Currently, 500,000 acres of big game winter ranges are closed to all motorized travel annually from Jan. 1 to April 30. These closures have been in effect since 2008 and protect elk, moose, pronghorn, and mule deer from disruptive human activities which, during the difficult winter months, can increase the mortality rate for these animals.
Since 2009, the BLM has patrolled these same winter closure areas with two-person teams and the PFO law enforcement ranger. This year, two additional BLM law enforcement rangers were brought in to help cover more ground. The patrols are intended to educate the public, distribute maps, answer questions, deter violators and encourage the public to report violations; however, citations may be issued to blatant or repeat offenders.
The PFO plans to conduct an approved 300 acre spike treatment for crucial mule deer winter range south of LaBarge in the fall of 2012. This aerially applied pelleted herbicide treatment will reduce the amount of mountain big sagebrush in the project area by 50 percent over a period of one to five years. This treatment will increase forage variety, quantity and quality and improve the big sagebrush and mountain shrub age-class structure. The resultant vegetative diversity will benefit wildlife and livestock and improve winter and transitional habitat for mule deer.
To help mitigate the effects of gas development in the Jonah and Pinedale Anticline project areas, the Jonah Interagency Office (JIO) and the Pinedale Anticline Project Office (PAPO) were created to develop and fund on-site and off-site wildlife habitat improvement projects.
One project includes fertilizing more than 1,400 acres of sagebrush in mule deer crucial winter range with aerially applied nitrogen. Fertilization is designed to help offset direct and indirect habitat losses on and adjacent to natural gas development sites by increasing sagebrush production, enhancing available winter forage and potentially increasing palatability and nutrient quality for wintering mule deer. If this treatment is proven successful, more than 30,000 acres of sagebrush in mule deer crucial winter range could be treated over a 10-year period.

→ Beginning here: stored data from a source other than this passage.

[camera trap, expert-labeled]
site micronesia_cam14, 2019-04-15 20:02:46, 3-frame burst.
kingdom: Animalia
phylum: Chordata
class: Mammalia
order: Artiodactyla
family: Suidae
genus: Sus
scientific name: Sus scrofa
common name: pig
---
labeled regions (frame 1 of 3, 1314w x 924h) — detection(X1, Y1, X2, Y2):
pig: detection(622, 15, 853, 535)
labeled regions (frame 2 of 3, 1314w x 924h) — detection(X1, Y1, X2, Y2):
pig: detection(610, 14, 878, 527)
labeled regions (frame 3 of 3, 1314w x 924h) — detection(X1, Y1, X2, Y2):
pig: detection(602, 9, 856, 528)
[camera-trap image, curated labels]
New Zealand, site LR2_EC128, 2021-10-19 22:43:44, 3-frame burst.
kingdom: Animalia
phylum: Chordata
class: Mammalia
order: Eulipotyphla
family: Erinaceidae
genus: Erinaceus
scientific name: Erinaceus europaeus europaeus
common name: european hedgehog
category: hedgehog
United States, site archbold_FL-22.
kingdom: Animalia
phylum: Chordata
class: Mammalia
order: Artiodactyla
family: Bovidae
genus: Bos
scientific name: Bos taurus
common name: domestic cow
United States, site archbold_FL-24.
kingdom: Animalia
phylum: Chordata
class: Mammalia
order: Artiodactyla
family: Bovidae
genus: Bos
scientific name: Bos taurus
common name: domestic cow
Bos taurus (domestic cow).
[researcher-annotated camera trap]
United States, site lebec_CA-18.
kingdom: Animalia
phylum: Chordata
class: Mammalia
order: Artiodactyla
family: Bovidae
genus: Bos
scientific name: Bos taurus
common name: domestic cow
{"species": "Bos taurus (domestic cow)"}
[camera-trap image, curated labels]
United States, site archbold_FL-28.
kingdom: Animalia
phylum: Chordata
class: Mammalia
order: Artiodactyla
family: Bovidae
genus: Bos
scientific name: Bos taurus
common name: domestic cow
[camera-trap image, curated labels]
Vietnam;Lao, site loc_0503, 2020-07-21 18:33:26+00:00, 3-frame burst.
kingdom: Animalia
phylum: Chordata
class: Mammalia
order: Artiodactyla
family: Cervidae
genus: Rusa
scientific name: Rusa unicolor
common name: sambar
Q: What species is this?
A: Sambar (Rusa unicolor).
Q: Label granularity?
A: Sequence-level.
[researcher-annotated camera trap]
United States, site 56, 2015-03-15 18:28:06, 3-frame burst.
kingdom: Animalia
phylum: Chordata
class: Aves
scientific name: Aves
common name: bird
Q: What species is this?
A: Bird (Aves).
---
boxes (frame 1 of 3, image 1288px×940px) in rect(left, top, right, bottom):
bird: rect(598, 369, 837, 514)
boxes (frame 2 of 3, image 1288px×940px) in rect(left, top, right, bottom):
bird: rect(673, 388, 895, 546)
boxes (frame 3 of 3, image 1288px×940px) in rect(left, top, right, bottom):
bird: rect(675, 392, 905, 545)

Other JIO and PAPO mitigation projects include the protection of more than 48,000 acres of prime wildlife habitat in perpetuity in western Wyoming through the purchase of conservation easements; 121 miles of wildlife-friendly modifications to fencing in key wildlife migration corridors and winter range areas of 379 miles planned; construction of three raptor nesting platforms; completion of prescribed fire treatment and other vegetative treatments on 21,600 acres to improve wildlife habitat; and conservation plan development on more than 100,000 acres that will also benefit wildlife.
Additionally, the PFO and the PAPO have partnered with the Wyoming Game and Fish Department on two landscape-scale 10-year mule deer habitat improvement projects for the Sublette and Wyoming Range mule deer herds in western Wyoming. Both projects will begin the National Environmental Policy Act process in the near future with initial public scoping.
Pinedale Field Manager, Shane DeForest, is enthusiastic about the PFO’s overall habitat improvement and protection efforts as well as gas field mitigation. "While the BLM continues to explore and implement innovative approaches in addressing complex and ever-changing wildlife issues, we are optimistic for the short and long-term positive effects they will have."